Mutfak dolabını hızlıca silip üst kata, Barışla oğlumun yanına çıkmak için merdivenlere yöneldim. Bir iki basamak çıkmıştım ki gülerek merdivenlere geldiklerini gördüm. 

''Anne!'' merdivenleri hızlı hızlı inmeye çalıştığında Barış refleks olarak hemen kolundan tuttu. 

''Öyle hızlı hızlı inilir mi hiç?'' fakat oğlumun pek amcasını takar gibi bir hali yoktu. Hala yanıma gelebilmek için merdivenlerde debeleniyordu. 

''Anne biz bahçeye çıkacağız. Amcam bana bisikletini gösterecek. Hem de iki tekerlekli.'' yanıma gelene kadar merdivenlerin sonunda bekledim. Tam kucağıma almak için eğilmiştim ki aklıma hamile olduğum geldi. Sadece sarılmakla yetinip iki yanağından da öptüm. 

''O zaman siz dışarı çıkın ben de birazdan gelirim.'' başını tamam anlamında salladığında Barış'a dönüp ''Oğluma dikkat et.Yanından ayrılma.'' dediğimde kısık gözlerime karşı, alayla bakıp dudaklarını büzdü. 

''Bisikleti tek başına sürene kadar biliyorsun ki her çocuk düşebilir.''

''Dört yaşındaki bir çocuk iki tekerlekli bisikleti tek başına süremez.'' 

''Sen merak etme yeğenimi tek parça halinde geri getireceğim.'' istemsizce gülüp içeri geçmeden omzuna sert bir yumruk atmayı ihmal etmedim. 

'' Ödeşmiş olduk.'' arkamdan söylediklerini duymazdan gelip içeri geçip koltukta ki kocamın yanına oturdum. Başımı omzuna yasladığımda kolunu boynuma dolayıp saçlarımın arasına hafif bir buse koydu. Babam gazetesine yoğunlaşmış annemle Beren yemek masasına oturmuş bir kaç kağıdı inceliyordu.

''Cansu?'' kafamı omzundan kaldırmadan efendim dercesine başımı salladım. 

''Sırası değil ama bilmek istersin diye düşündüm.'' sesindeki hafif çekingen tınıdan,ki tartıştığımız zamanlarda ancak bu tınıyla konuşurdu, söylemekte zorlandığı bir şey olduğunu anladım. ''Hani şu arayıp tehdit eden adam var ya.'' kimsenin duyamayacağı şekilde kulağıma yaklaştı. ''Adamı arıyorduk bir süredir, kimliğine ulaştık.'' Neşe anlık bir şekilde ruhumdan çekildi ve yerini korkuyla karışık bir tedirginliğe bıraktı. Miden kasılırken istemsizce kalp atışlarımda hızlanmıştı. 

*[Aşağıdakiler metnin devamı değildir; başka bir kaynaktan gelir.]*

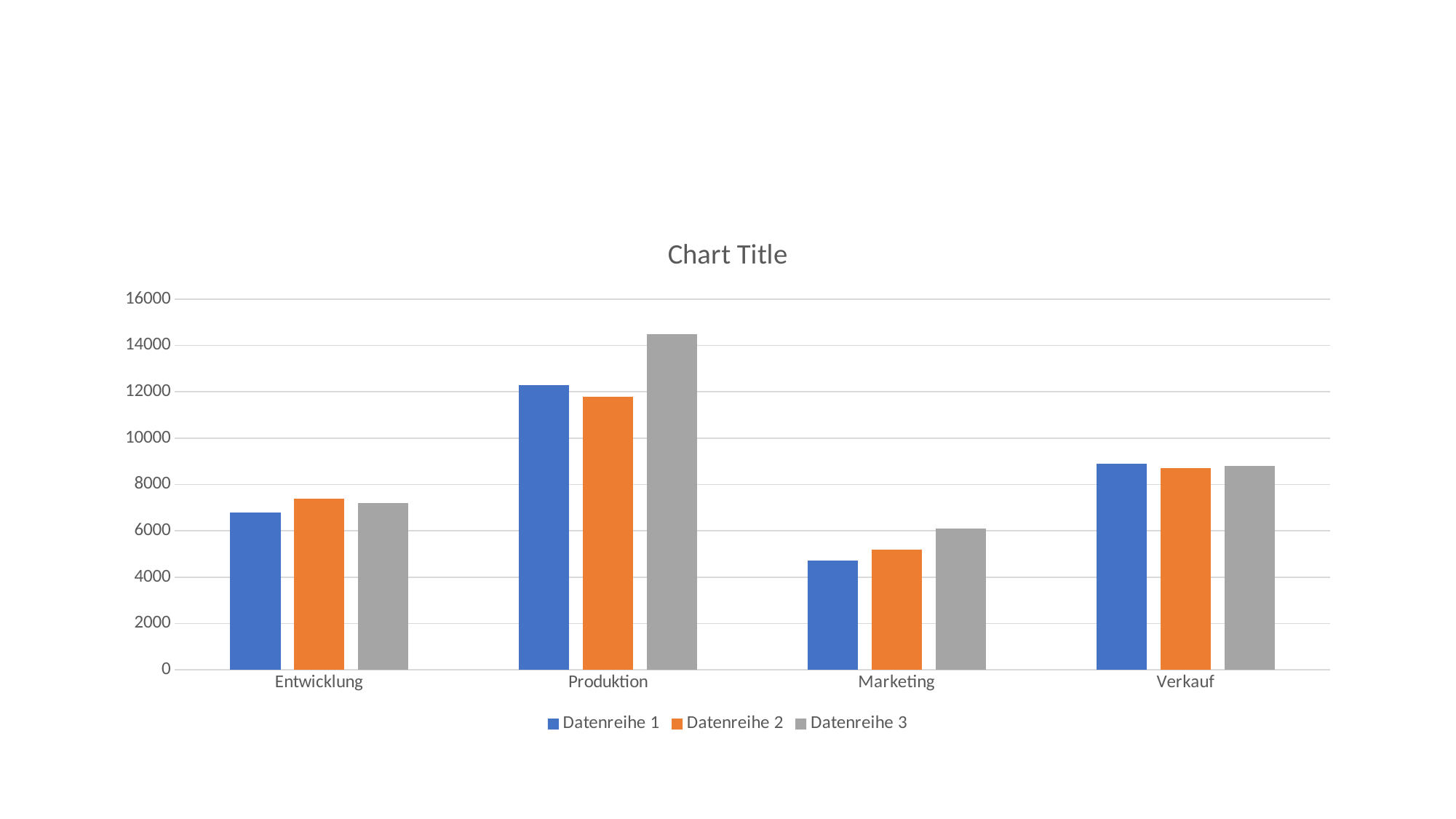
Is the value for Datenreihe 1 in Marketing greater or less than 6000? less Is the value for Datenreihe 3 in Produktion greater or less than 14000? greater In Marketing, which is larger: Datenreihe 1 or Datenreihe 3? Datenreihe 3 In Produktion, which is larger: Datenreihe 1 or Datenreihe 3? Datenreihe 3 What is the title of the chart? Chart Title What kind of chart is shown on the slide? bar chart Which category has the highest value for Datenreihe 3? Produktion Is the value for Datenreihe 2 in Produktion greater or less than 10000? greater How many categories are shown on the x axis? 4 How many series does the legend list? 3 Which category has the lowest value for Datenreihe 1? Marketing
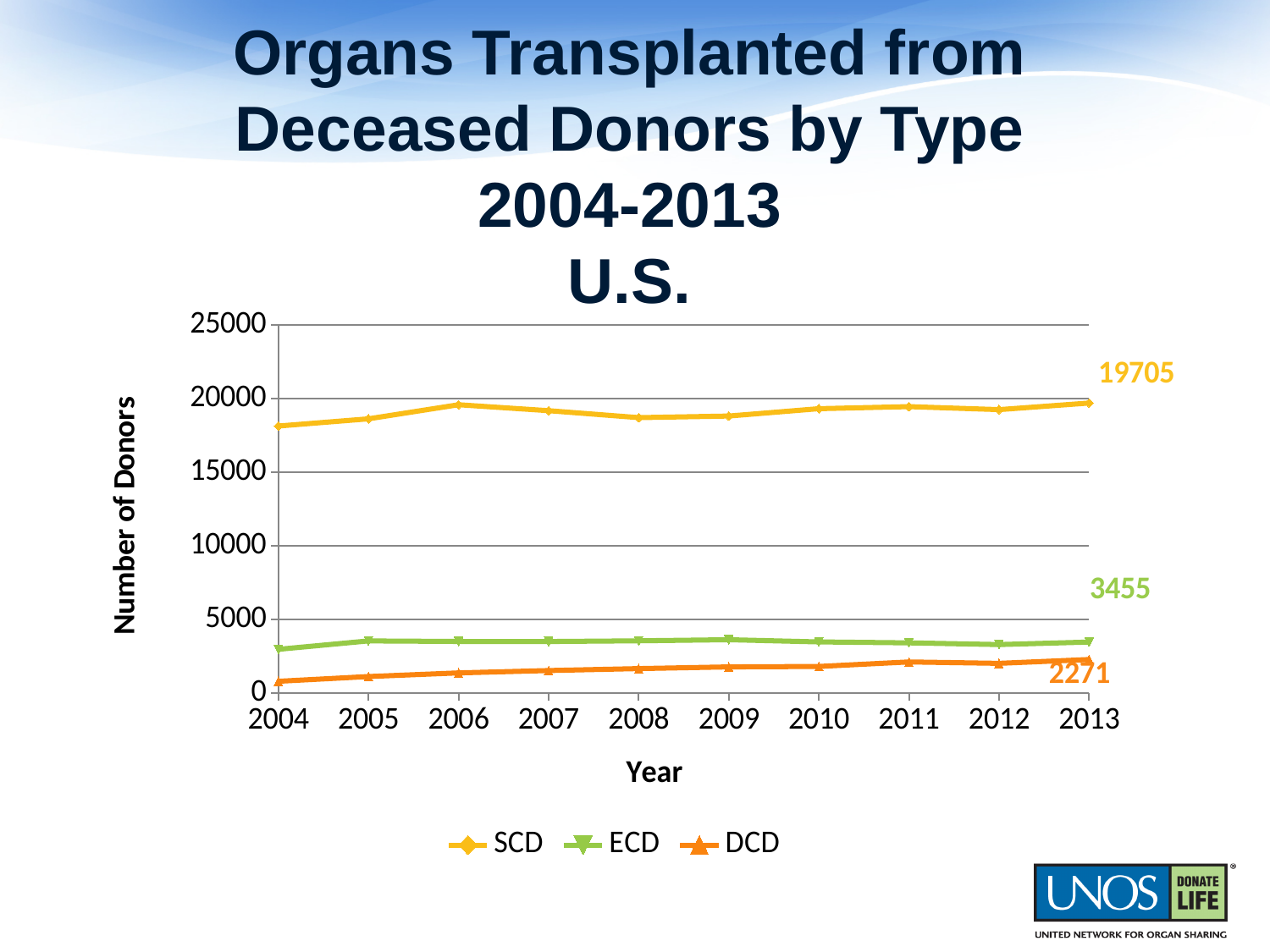
Which series has the highest value in 2013? SCD What is the value for ECD in 2013? 3455 Does the DCD series generally rise or fall from 2004 to 2013? Rise What is the difference between the ECD and DCD values in 2013? 1184 What is the difference between the SCD and ECD values in 2013? 16250 What is the value for SCD in 2013? 19705 Is the value for SCD in 2004 greater or less than 15000? greater What kind of chart is shown on the slide? Line chart What is the value for DCD in 2013? 2271 Which series has the lowest value in 2013? DCD How many series does the legend list? 3 Is the value for DCD in 2004 greater or less than 5000? less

''Yukarı çıkalım mı?'' dün geceki tüm duygular tekrar bedenimi esir almıştı. İçimdeki huzursuzluk bedenimi sıkıştırırken sadece başımı sallamakla yetindim. Merdivenleri çıkıp boş bir odaya girdiğimizde hızla tek kişilik yatağa oturup elimi başımın arasına aldım. 

''İşte söylemek istememin sebebi buydu. Baksana bembeyaz oldun betin benzin attı.'' Yanıma yaklaşıp ellerimi avcumun içine aldıktan sonra yavaşça yanıma oturdu. ''Siz tek güç kaynağımsınız. Akşam seni mutlu görmek tek güç kaynağım. Gözlerine bakınca her şeyi unutuyorum.'' Ellerini iki yanağıma koyup anlını anlıma yasladı. Nefes alışverişini tenimde hissederken huzurun tüm vücuduma yayılmasına izin verdim. 

''Korkuyorum anlamıyor musun? Ya sana ya Yağız'a bir şey yaparlarsa ne yaparım ben Barlas?'' sonlara doğru sesim titrerken ağlamamak için dişlerimle dudağımı dişledim. Fakat boğazıma oturan yumruk içimde tuttuğum ağlama hissinden üstün gelip gözümden akan yaşın sebebi olmuştu.

''Ben korkmuyorum mu sanıyor..'' sözünü yarıda kesip hızla konuştum.

''Neden şimdi? Kaç ay oldu aramadılar sormadılar, Yağız ellerine geçse ne olacak? Neden istiyorlar o kadar zaman sonra? Kendime soruyorum ama cevabını bulamıyorum.'' dudaklarımdan bir hıçkırık firar ederken korkumu gizleme gereği duymadım. Gizleyemezdim de.  Yağız'a bu kadar alışmışken onu ellerimden alacakları düşüncesi aklımdan çıkmıyordu. Konu alışmak da değildi aslında. Oğlumu isteyen kişilerin bir zamanlar ona işkence eden kişiler olmasaydı. Yağız'a yapmış olabilecekleri şeyleri düşünüp kafayı yerken şimdi bir de yapabilecekleri şeyleri düşünmeye başlamıştım. Rüyalarımda gördüğüm iğrenç şeylerin, duyduğum oğlumun acı dolu çığlıkları, onu aç bıraktıkları, dövdükleri... dudaklarımdan acı dolu bir hıçkırık çıkarken  Barlas'ın anlında olan başımı göğsüne indirdim. Düşünmek istemiyordum ama çıkmıyordu aklımdan yaptıkları, gitmiyordu gözümden oğlumun acı çeken görüntüsü. Ağlamam şiddetlenirken elimi yumruk yapıp yavaşça Barlas'ın göğsüne koydum.